My Year of Smoking

Illustration by Mary Anne Carter.

My year of smoking ended at my thirtieth birthday party, where my girlfriend and I split a last pink Fantasia and threw its golden 22 shell-remains into the street. The first cigarette I ever smoked was a blue Fantasia, when I was 20. My friend picked it to match my shirt. He put it in my mouth, lit it, and instructed me to get in the Radio Flyer wagon he had spent the afternoon racing down steep hills. I was reluctant to smoke, having seen as many pictures of lungs like Zip-Lock bags of moldy steaks as anyone, or to careen down a rocky trail and have to explain to an EMT how I was impaled on a wagon. “Today you’re going to become a man!” he said as I rolled down the hill, trailing smoke. He specifically told me not to inhale, a warning I now think was meant for my protection. The cigarette did nothing for me, but the ride left me shaking from adrenaline, and I was back on the wagon immediately. I swear this paragraph wasn’t just an excuse to make that pun.

I know starting at 29 sounds idiotic, but I just didn’t think cigarettes did anything until someone pointed out that I wasn’t inhaling. When I was done feeling stupid about that, the rush overwhelmed me—I was dizzy and euphoric. I’ve smoked one or two cigarettes a day for the past year now.

I’ll miss the euphoria. I’ll also miss the meditative quality of the ritual. I’ve never been comfortable just sitting and thinking, but somehow when I had a cigarette in my hand I could savor doing absolutely nothing. It was the best when I got stuck on something I was writing—often a walk around the block and a smoke was just what I needed to get my thoughts moving. My favorite thing was to go out late at night, before bed, and sit in the park, listening to the wind in the trees and watching the moon and the contribution of my breath to the air.
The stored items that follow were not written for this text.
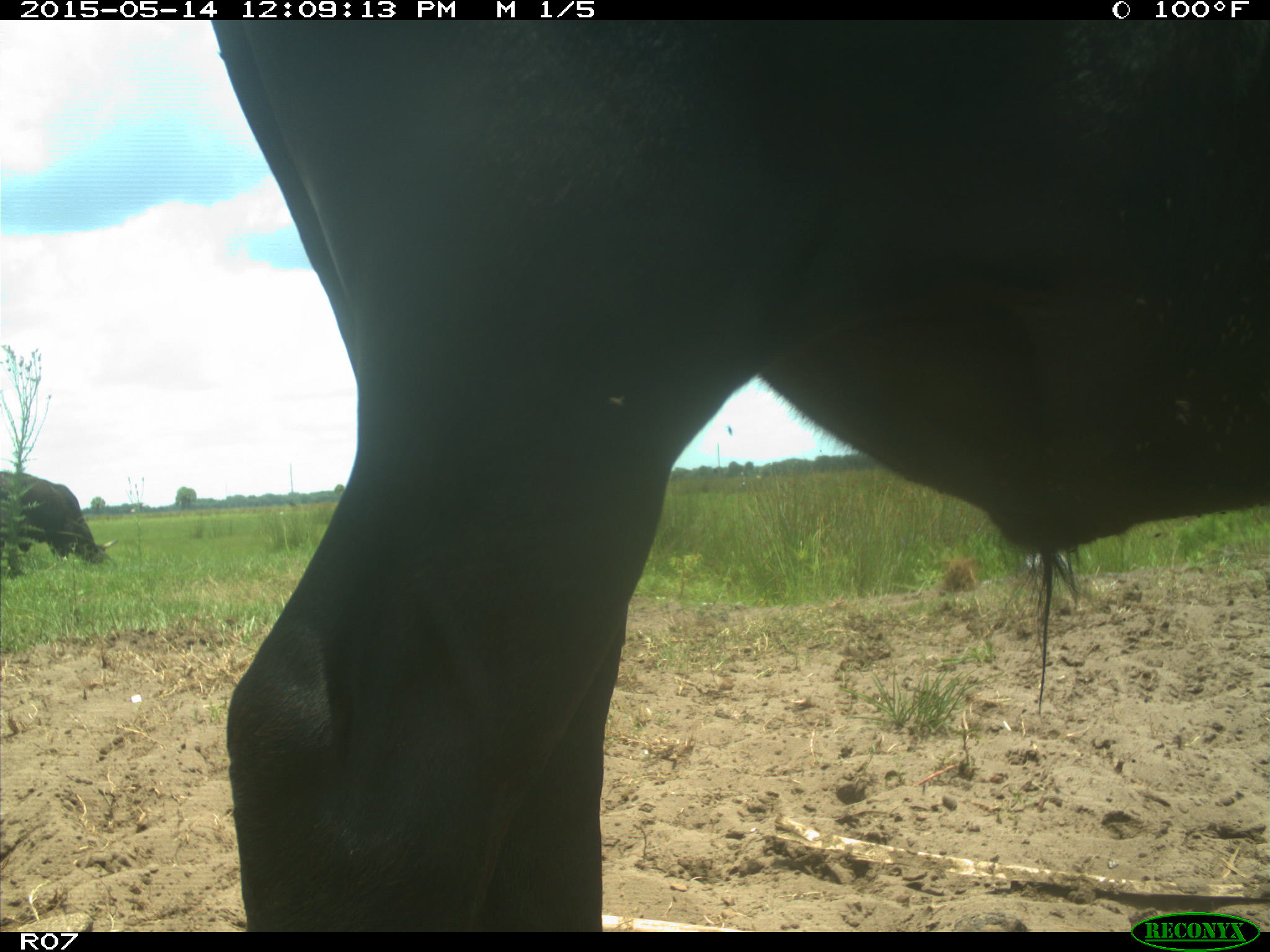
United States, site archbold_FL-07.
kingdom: Animalia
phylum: Chordata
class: Mammalia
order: Artiodactyla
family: Bovidae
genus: Bos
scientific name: Bos taurus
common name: domestic cow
What I’ll really miss though, is bumming cigarettes. I enjoy the process of assessing who on the street is the best to ask, and have honed this skill to a point that I’m 80 percent accurate. I offer a dollar or fifty cents, but most of the time people just give them to me, which is great when I’m feeling less than optimistic about people. I met a guy named Shelby who had been alternately deep-sea fishing and hitchhiking since the 60’s, and complimented my jacket, asking “If I was part of a group he could join.” A woman called me “honey” when I offered her a buck (which she refused) and handed me a whole bundle of crooked Newports.

Once around 2AM I was smoking with the guys who hang out in the park outside my apartment, we heard yelling by the bar on the corner. I thought some stupid kid had hit his girlfriend, but when I ran over to determine whether I should call someone, it was obvious he had been slugged in the stomach by a woman old enough to be his grandma (who he appeared not to know at all.) He was doubled over. “You hit me,” he gasped, hardly audible through her curses, “I’m calling the police!” I turned to my companions. “We’ll all kill each other,” said a tall man with a white cotton candy floof of hair. His eyes were like delicate swirls on the surface of water you can’t see the bottom of. The rest of them laughed.

The latter of these experiences sums up my relationship with smoking. My urge to smoke is for rest, company, a shared experience, a moment of peace. But after the ten minutes in which I enjoyed these things, there was a wave of anxiety and physical illness. The only thing that sounded good was another cigarette. Sometimes I just kept going, and woke up with my mouth full of thick, bitter saliva and a sensation like the onset of a cold. It isn’t worth it, though in a way I’ll never return to the places I smoked, and for now I mourn them.